Stated task: Rewrite the passage of the solar villages article that begins at "In the north" and stops after "Chile and Peru.", changing "Jujuy province" to "Salta province".

Given text:
══════════

EcoAndina research center in the Andean high plains of Argentina.
Credit: Courtesy of EcoAndina
Solar Villages Light Up in the Andes
By Marcela Valente
The light and heat of the sun are valuable natural resources that are abundant in Argentina's arid northern Puna, or high plains.
BUENOS AIRES, Dec 7 (Tierramérica).- The residents of the Puna, the Andean high plains in northern Argentina, are seemingly isolated from everything - except the sun. Living on arid land thousands of meters above sea level, they are on their way to becoming "solar villages."
In the north and northwest of Jujuy province, the people are finding that solar energy, a clean and inexhaustible source, can replace firewood, which is increasingly scarce. The EcoAndina Foundation is showing the way through a series of projects.
The Argentine Puna, at altitudes of 2,700 to 4,600 meters above sea level, is part of the vast Andean Altiplano shared by Argentina, Bolivia, Chile and Peru.
EcoAndina's goal is to improve the living conditions of the local residents by taking advantage - sustainably - of its wealth in sun, wind and water, while maintaining the cultural and historic identity of the communities, which are very vulnerable and have meager resources in other areas.
Since it began its efforts two decades ago, some 400 solar energy units have been installed in 30 towns in the region. Family and community kitchens, bread ovens, heaters and hot-water tanks are among the approaches being developed based on the sun's energy.
In addition to cooking in solar ovens as effective as gas ovens, the families can now have heat and hot water in their homes. In the schools there are solar panels to warm the classrooms, and photovoltaic panels to produce electricity.
The projects have several sources of funding. One involves developing a technology to verify reductions of carbon dioxide emissions resulting from using solar ovens. Certification of emissions reductions will help gain access to carbon credits, which can be sold on the market, and the revenue invested in new sustainable energy devices.
The stoves, which can be used inside or outside the home, depending on the model, are manufactured in the region at low cost. The mostly widely used are the parabolic stoves, which are made with highly polished aluminum to concentrate the sun's rays.
These techniques allow residents to replace other sources of energy, those based on fossil fuels, which release carbon dioxide and contribute to climate change.
In the high plains region, with its arid and semiarid soils and fragile and scant vegetation, replacing firewood also helps fight desertification. The altitude and dry environment mean that plants grow very slowly, and the people have to travel farther and farther from home to find firewood.
Studies by the Foundation show that one solar oven reduces household firewood consumption 50 to 70 percent.
Silvia Rojo, president of EcoAndina, explained to Tierramérica that the Puna population traditionally has used three types of plants for firewood: tolas, queñoas and yaretas. But collecting these sources has led to serious desertification, the loss of species and damage to watersheds.
The other choice besides firewood is propane gas, which is sold in 10-kilogram tanks at high prices in this area so far from cities and highways. "The bottled gas costs 13 times more per cubic meter than the methane supplied by public networks in the cities," said Rojo.

══════════

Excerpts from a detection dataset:
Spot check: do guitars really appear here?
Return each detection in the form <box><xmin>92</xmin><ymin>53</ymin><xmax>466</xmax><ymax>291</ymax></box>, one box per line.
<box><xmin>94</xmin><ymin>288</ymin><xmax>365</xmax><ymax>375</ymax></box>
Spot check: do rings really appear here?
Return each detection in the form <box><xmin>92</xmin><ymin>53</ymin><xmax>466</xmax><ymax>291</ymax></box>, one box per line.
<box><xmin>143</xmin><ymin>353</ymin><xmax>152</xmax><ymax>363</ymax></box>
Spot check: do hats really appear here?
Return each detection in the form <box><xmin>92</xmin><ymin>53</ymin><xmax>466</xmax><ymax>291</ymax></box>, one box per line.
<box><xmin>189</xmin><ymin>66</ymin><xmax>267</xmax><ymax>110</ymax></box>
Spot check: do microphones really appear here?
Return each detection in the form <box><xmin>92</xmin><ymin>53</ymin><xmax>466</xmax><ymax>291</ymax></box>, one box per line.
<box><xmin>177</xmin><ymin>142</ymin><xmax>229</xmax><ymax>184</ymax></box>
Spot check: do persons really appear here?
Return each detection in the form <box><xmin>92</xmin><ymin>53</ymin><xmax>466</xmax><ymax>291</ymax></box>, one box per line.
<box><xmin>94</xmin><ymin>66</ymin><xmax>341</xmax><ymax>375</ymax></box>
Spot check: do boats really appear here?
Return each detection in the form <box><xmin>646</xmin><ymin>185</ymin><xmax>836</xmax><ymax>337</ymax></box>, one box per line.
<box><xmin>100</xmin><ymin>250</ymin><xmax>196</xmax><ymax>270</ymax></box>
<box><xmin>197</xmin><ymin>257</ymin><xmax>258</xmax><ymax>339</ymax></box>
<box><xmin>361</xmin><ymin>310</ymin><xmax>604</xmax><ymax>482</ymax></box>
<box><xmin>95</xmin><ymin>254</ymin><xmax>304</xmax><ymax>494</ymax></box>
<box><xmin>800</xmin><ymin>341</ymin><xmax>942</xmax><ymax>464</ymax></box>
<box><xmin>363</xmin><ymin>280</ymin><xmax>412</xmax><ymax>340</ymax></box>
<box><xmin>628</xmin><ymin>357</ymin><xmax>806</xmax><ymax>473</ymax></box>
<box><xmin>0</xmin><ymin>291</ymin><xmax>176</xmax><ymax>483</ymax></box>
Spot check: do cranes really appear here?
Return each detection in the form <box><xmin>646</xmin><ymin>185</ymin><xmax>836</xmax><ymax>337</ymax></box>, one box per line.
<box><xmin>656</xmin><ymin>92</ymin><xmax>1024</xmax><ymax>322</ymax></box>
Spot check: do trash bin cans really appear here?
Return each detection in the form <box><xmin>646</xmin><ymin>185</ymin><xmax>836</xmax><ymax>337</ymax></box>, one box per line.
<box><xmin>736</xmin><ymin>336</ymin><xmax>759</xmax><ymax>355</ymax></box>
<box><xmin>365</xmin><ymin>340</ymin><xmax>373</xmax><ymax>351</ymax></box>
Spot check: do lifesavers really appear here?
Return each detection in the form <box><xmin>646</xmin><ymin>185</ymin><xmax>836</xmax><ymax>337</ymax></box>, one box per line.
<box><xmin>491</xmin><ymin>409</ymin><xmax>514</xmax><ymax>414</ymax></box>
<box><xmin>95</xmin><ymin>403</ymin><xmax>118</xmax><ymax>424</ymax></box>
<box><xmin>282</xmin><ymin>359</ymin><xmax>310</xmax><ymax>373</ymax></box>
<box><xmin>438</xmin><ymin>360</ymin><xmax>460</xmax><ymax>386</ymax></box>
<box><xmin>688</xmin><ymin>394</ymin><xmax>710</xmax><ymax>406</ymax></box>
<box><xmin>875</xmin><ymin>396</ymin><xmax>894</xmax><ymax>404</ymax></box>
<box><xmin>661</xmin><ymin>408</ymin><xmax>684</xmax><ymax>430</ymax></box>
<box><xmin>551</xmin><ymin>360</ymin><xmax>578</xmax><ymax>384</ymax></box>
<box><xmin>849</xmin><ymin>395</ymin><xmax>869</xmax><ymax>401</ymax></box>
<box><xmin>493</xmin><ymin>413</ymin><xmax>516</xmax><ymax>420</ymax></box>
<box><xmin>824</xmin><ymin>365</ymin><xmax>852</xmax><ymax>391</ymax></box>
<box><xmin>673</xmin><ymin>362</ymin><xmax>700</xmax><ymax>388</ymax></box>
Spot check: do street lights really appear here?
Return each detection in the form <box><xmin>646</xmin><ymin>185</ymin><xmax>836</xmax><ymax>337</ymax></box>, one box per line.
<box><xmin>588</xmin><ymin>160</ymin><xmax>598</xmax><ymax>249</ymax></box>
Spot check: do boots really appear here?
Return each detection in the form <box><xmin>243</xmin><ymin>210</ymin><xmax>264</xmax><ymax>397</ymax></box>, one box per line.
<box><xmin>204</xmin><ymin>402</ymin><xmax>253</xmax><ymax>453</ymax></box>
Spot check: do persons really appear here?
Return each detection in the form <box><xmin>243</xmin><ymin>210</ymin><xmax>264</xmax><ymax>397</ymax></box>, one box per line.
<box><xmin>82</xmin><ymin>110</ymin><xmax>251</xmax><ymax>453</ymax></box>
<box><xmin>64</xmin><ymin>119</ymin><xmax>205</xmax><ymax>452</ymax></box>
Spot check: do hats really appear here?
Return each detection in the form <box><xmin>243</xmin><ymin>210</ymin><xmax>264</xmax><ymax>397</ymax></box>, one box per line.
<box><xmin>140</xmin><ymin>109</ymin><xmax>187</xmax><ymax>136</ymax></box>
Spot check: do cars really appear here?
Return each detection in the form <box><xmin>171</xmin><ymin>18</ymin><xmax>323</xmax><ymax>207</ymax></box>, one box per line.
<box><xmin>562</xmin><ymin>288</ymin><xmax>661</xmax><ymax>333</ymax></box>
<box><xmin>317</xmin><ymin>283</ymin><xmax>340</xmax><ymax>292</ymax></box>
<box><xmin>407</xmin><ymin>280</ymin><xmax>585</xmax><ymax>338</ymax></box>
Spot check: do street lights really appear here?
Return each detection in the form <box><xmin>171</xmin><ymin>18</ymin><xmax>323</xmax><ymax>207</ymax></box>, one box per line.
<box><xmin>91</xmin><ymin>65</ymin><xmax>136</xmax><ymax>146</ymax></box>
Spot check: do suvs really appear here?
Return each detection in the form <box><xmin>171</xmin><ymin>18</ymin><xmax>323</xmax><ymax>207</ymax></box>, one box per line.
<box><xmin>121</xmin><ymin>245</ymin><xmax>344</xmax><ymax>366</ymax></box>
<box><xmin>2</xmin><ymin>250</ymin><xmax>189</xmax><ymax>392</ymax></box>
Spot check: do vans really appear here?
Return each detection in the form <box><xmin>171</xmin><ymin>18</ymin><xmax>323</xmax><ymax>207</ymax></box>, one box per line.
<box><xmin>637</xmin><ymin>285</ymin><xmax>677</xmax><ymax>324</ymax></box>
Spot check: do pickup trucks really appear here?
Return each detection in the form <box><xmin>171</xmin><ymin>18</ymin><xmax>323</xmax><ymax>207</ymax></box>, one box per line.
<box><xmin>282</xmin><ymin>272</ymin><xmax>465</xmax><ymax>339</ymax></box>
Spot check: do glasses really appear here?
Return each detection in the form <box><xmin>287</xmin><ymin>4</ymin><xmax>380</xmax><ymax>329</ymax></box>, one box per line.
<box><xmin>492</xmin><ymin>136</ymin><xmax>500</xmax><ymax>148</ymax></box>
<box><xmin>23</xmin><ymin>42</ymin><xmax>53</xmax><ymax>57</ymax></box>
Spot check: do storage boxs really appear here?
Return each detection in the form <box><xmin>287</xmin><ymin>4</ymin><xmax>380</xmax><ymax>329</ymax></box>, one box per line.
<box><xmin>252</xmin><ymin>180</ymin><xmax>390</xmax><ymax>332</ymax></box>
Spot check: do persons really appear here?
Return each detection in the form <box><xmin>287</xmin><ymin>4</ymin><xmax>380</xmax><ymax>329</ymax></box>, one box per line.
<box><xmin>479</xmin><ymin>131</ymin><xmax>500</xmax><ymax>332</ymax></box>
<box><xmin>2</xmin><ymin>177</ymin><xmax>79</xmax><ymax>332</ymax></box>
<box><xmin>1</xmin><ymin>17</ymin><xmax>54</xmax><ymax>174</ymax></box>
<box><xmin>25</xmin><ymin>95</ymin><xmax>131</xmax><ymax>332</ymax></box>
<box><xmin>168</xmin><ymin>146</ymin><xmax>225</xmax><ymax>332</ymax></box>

══════════

Reply to the task:
In the north and northwest of Salta province, the people are finding that solar energy, a clean and inexhaustible source, can replace firewood, which is increasingly scarce. The EcoAndina Foundation is showing the way through a series of projects.
The Argentine Puna, at altitudes of 2,700 to 4,600 meters above sea level, is part of the vast Andean Altiplano shared by Argentina, Bolivia, Chile and Peru.